Large-scale tax evasion by multinationals, and the role being played by the Netherlands as a tax haven in this context, has received considerable attention from the media and from NGOs in the past year. Nonetheless, the subject now appears to have reached its cut-off point for the media: they seem to think that the general public cannot understand more detailed information than provided so far in news articles – that is, in a limited number of words. At least that was the opinion of the journalists who were present at the second edition of the Tax Research Seminar organised by SOMO on 24 April.
The interactive seminar brought together academics, journalists, Dutch politicians and NGOs to discuss the issue of tax evasion by large multinationals. The seminar consisted of several panel discussions with journalists, NGOs and politicians. All parties present were given the chance to explain the current state of affairs in their field. The journalists in the first panel discussion, including reporters from ‘de Volkskrant’ and ‘het Financieele Dagblad’, shared the opinion that media attention for this topic is set to soon disappear from the papers. Towards the end of May a report is expected on the costs and benefits of the current policy in the Netherlands. Until then the papers will continue to cover this issue. After that, continued coverage of tax evasion in the national media will depend on what happens next, in politics as well as in the public debate. To the dismay of some present, the journalists said that the future of tax evasion as a ‘trending topic’ is unsure.
Research into tax evasion
The research being conducted by organisations into the complex tax evasion system is still very much alive. In the second panel, researcher Francis Weyzig and SOMO-researcher Katrin McGauran shared their research on treaty shopping by the Netherlands and the effects of double tax treaties on developing countries. The third panel discussion with politicians also related to this topic and was introduced by Sol Picciotto of the University of Lancaster. Picciotto spoke of the developments in international politics and ‘unitary taxation’ as an alternative for current legislation.

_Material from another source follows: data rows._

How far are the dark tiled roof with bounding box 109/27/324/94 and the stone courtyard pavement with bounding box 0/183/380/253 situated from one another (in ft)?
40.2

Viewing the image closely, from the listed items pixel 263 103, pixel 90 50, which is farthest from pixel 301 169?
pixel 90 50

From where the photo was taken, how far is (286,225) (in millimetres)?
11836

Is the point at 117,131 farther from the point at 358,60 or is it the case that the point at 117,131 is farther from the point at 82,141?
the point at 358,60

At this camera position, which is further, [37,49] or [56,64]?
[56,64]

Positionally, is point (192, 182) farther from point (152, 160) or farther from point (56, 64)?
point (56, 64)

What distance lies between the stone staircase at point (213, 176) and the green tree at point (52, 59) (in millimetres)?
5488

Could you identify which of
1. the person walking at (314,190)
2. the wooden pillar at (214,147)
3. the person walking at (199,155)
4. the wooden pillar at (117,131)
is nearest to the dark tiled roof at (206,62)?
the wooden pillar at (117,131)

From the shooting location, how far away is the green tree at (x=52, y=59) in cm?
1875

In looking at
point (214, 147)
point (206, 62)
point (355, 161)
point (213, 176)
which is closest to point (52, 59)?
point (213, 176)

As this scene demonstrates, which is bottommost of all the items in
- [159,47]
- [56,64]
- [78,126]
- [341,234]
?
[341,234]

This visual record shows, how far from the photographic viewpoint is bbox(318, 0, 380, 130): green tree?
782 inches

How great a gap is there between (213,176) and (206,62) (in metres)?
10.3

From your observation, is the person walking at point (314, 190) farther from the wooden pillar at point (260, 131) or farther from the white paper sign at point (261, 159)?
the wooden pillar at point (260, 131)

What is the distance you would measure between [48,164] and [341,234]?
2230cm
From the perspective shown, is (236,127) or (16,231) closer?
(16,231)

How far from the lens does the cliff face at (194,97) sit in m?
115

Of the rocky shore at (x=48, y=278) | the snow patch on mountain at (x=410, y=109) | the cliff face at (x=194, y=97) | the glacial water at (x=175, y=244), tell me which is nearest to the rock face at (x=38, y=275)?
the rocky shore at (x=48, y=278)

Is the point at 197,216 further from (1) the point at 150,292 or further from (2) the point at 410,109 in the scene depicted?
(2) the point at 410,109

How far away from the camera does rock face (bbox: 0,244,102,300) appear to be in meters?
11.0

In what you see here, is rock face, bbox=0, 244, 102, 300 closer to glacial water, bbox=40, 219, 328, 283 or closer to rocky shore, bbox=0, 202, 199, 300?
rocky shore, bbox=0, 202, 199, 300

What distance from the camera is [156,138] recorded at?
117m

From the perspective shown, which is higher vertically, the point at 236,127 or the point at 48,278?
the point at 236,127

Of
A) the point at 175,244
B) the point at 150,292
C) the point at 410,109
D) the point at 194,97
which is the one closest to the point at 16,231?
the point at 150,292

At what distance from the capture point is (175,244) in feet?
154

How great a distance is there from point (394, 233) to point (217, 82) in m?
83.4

The Netherlands’ international reputation
Not only NGOs, but also political parties set much store by this issue. In conclusion of the third panel session, Arnold Merkies, MP of the House of Representatives in the Netherlands, spoke on behalf of his party the SP about the lobby agenda of the Netherlands. Unlike last year, more MPs are actively working on keeping the issue high on the agenda of the House of Representatives. The fact that the international reputation of the Netherlands may be damaged by the label of ‘tax haven’ is not their only concern. More importantly, the unfair policy must be changed so that the Netherlands can no longer be a pivotal player in fiscal deceit by corporations.
Campaign and cooperation
Having achieved an overview of all the opinions and information, it was time to close the day with a lively discussion. Keeping in mind that the topic of tax evasion may be poised to disappear from the media agenda, ideas were presented for campaigns and cooperative actions. It is clear that for many tax evasion will not yet be allowed to be swept off the table, and steps will be taken to raise awareness of tax evasion among the general public, to keep the subject in the media and on the lobby agenda and so to limit the damaging role being played by the Netherlands in terms of tax evasion.